───── Supplied material ─────
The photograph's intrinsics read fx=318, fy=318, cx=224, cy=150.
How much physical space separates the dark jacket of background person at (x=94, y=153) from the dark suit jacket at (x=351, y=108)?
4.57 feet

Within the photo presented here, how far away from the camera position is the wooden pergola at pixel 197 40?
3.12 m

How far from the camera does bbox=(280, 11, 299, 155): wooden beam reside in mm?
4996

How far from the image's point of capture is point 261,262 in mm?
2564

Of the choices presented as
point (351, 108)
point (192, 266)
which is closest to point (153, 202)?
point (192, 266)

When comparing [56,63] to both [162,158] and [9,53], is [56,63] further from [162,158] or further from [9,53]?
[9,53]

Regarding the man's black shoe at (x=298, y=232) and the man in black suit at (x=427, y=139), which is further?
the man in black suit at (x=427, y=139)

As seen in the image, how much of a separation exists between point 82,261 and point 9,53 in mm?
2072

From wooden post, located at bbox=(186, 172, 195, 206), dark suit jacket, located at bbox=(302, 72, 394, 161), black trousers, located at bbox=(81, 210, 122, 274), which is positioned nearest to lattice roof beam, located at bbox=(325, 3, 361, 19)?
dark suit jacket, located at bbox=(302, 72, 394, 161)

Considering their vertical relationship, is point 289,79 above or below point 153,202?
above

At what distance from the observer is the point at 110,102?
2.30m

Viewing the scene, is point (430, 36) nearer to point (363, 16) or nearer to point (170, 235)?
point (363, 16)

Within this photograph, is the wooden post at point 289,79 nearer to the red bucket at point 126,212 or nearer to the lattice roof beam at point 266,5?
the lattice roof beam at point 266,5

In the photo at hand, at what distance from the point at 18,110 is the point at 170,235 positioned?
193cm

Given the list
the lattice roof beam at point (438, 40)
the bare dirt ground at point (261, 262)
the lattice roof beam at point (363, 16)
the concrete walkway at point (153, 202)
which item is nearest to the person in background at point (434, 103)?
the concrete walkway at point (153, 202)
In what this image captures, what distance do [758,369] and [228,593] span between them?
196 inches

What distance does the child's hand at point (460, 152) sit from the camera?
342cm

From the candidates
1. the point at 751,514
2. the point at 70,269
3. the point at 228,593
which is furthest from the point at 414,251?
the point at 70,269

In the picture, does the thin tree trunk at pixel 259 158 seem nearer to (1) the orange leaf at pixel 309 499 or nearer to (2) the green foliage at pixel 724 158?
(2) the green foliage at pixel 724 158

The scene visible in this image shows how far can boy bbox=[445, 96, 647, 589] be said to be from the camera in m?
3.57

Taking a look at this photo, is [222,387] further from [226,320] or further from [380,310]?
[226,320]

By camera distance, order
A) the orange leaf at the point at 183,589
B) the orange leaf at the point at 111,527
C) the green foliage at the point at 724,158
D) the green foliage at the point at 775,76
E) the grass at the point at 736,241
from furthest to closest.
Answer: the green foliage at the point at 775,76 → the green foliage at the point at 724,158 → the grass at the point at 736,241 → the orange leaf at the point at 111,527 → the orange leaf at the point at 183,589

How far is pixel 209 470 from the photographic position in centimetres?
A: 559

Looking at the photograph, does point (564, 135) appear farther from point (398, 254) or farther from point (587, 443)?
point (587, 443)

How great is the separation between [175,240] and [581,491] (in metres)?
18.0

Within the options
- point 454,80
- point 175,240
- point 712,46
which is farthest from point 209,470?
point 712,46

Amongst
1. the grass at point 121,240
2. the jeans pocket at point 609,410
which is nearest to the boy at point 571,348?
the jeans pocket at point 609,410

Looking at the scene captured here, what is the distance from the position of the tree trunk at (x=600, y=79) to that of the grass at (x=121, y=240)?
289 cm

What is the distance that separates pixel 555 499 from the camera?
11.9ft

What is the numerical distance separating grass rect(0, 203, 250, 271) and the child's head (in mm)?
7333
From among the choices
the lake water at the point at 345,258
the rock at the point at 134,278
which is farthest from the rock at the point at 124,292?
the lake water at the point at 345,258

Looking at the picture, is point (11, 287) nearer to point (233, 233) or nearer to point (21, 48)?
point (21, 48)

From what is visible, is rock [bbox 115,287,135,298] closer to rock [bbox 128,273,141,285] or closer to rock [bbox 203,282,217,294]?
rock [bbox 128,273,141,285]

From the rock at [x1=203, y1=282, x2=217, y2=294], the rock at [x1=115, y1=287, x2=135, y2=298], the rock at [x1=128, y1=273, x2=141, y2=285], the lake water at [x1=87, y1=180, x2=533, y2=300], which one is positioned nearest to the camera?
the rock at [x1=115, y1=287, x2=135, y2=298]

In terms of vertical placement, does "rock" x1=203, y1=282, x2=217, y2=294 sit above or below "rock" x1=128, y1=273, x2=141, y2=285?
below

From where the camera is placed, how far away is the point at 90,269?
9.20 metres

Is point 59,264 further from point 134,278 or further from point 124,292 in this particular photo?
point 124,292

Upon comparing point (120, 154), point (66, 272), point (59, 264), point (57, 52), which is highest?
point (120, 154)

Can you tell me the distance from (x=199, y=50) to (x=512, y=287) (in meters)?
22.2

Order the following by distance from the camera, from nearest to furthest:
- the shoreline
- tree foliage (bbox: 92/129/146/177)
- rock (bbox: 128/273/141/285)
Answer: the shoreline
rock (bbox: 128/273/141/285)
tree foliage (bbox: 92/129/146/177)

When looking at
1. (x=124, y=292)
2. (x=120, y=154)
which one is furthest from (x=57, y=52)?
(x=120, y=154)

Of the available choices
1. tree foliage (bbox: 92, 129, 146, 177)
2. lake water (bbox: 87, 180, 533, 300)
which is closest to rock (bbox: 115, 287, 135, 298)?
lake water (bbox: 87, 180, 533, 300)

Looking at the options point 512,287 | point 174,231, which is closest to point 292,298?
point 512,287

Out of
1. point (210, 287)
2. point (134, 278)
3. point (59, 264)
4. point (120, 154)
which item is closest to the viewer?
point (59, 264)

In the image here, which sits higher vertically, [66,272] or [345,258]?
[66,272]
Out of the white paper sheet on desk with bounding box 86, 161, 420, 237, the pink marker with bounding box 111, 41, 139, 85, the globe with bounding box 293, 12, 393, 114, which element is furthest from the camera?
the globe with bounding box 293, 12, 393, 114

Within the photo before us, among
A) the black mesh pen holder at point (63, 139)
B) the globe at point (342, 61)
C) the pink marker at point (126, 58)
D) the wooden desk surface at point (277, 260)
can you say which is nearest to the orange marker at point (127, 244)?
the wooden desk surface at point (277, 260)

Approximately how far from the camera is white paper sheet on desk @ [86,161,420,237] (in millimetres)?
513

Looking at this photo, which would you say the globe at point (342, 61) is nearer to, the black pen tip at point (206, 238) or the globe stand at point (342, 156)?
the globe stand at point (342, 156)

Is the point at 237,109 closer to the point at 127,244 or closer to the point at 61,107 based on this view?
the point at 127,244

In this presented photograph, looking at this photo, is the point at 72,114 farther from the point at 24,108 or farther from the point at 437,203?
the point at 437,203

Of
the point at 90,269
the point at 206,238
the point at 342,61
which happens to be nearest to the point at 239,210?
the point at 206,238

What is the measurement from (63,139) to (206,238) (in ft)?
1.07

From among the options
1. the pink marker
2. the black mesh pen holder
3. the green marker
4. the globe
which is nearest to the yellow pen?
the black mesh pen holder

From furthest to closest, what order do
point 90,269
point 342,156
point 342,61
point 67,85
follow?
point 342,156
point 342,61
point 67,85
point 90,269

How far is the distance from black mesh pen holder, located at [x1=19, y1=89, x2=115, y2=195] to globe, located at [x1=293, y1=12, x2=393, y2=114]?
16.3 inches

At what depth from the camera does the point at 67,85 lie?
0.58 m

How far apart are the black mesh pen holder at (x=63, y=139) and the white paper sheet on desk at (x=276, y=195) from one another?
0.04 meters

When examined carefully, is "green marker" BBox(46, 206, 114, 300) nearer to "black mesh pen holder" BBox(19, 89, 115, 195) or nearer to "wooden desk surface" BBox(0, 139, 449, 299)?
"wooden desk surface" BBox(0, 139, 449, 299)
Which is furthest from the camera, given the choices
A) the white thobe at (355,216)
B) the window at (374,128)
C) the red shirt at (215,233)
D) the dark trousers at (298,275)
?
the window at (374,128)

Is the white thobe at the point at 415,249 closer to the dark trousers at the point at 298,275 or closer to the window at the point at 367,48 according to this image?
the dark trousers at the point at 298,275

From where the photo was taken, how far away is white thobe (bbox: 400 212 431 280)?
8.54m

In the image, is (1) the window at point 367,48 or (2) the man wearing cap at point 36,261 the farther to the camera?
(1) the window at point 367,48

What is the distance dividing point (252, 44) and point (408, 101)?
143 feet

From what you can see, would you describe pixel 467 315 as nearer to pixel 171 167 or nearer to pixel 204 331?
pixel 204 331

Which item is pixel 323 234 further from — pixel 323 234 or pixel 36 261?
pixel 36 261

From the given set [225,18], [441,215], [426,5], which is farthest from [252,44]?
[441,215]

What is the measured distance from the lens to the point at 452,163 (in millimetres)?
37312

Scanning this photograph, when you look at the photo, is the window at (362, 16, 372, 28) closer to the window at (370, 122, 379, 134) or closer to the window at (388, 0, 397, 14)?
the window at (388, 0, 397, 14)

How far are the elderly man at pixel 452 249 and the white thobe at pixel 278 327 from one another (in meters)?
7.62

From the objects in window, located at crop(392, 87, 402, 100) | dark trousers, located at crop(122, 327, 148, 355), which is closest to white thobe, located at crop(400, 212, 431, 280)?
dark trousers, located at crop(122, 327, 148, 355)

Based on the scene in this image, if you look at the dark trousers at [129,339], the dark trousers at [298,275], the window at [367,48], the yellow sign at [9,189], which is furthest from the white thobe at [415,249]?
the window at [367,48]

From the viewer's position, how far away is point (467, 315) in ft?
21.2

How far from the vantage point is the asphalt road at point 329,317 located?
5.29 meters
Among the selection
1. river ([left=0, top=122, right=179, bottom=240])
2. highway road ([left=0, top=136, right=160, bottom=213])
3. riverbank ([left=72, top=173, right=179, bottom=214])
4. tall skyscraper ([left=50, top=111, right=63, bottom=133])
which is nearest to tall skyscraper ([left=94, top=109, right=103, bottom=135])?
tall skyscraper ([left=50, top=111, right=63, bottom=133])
─────
* Given request: Copy out the rows from the line with "From what you" up to and including the line with "5.29 meters", keeping every character the same.

* Written answer:
From what you can see, would you describe pixel 467 315 as nearer to pixel 171 167 or nearer to pixel 204 331?
pixel 204 331

Which item is pixel 323 234 further from — pixel 323 234 or pixel 36 261?
pixel 36 261

From the given set [225,18], [441,215], [426,5], which is farthest from [252,44]?
[441,215]

What is the measured distance from the lens to the point at 452,163 (in millimetres)?
37312

Scanning this photograph, when you look at the photo, is the window at (362, 16, 372, 28) closer to the window at (370, 122, 379, 134) or closer to the window at (388, 0, 397, 14)?
the window at (388, 0, 397, 14)

How far are the elderly man at pixel 452 249 and the white thobe at pixel 278 327 from one another (in meters)?
7.62

From the objects in window, located at crop(392, 87, 402, 100) | dark trousers, located at crop(122, 327, 148, 355), which is closest to white thobe, located at crop(400, 212, 431, 280)?
dark trousers, located at crop(122, 327, 148, 355)

Based on the scene in this image, if you look at the dark trousers at [129,339], the dark trousers at [298,275], the window at [367,48], the yellow sign at [9,189], which is furthest from the white thobe at [415,249]?
the window at [367,48]

From the viewer's position, how far away is point (467, 315) in ft?
21.2

How far from the vantage point is the asphalt road at point 329,317 located?
5.29 meters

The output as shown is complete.